[[ DATASET SECTION open ]]

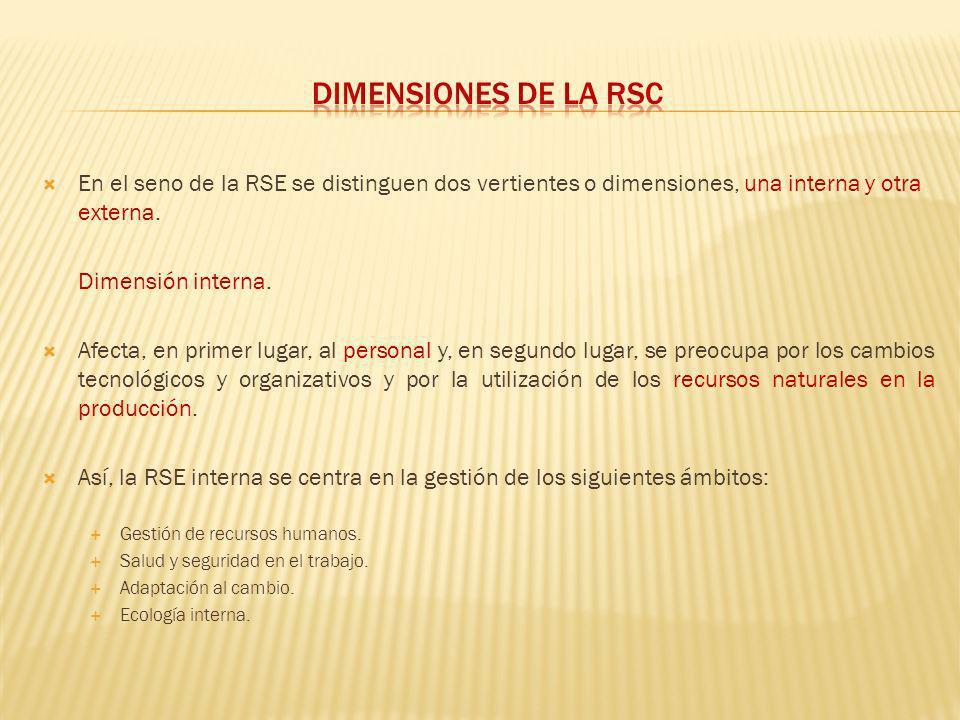 En el seno de la RSE se distinguen dos vertientes o dimensiones, una interna y otra externa. Dimensión interna. Afecta, en primer lugar, al personal y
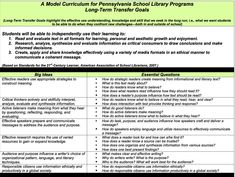 Model Curriculum for Pennsylvania School Library Program Based on Common Core Standards Library Lesson Plans, Library Skills, Library Lessons, Library Ideas, Learning Centers, Student Learning, Teaching Writing, Teaching Ideas, Curriculum Mapping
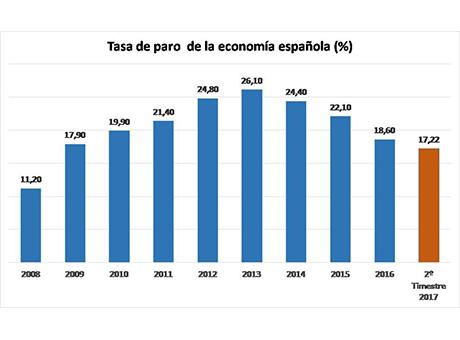 El dinamismo del mercado laboral situará la tasa de paro en el entorno del 16% a finales del año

[[ DATASET SECTION closed ]]

PROBLEM DETAILS
Exclude all images and return the listing word for word.

WRITTEN SOLUTION
 En el seno de la RSE se distinguen dos vertientes o dimensiones, una interna y otra externa. Dimensión interna. Afecta, en primer lugar, al personal y
 Model Curriculum for Pennsylvania School Library Program Based on Common Core Standards Library Lesson Plans, Library Skills, Library Lessons, Library Ideas, Learning Centers, Student Learning, Teaching Writing, Teaching Ideas, Curriculum Mapping
 El dinamismo del mercado laboral situará la tasa de paro en el entorno del 16% a finales del año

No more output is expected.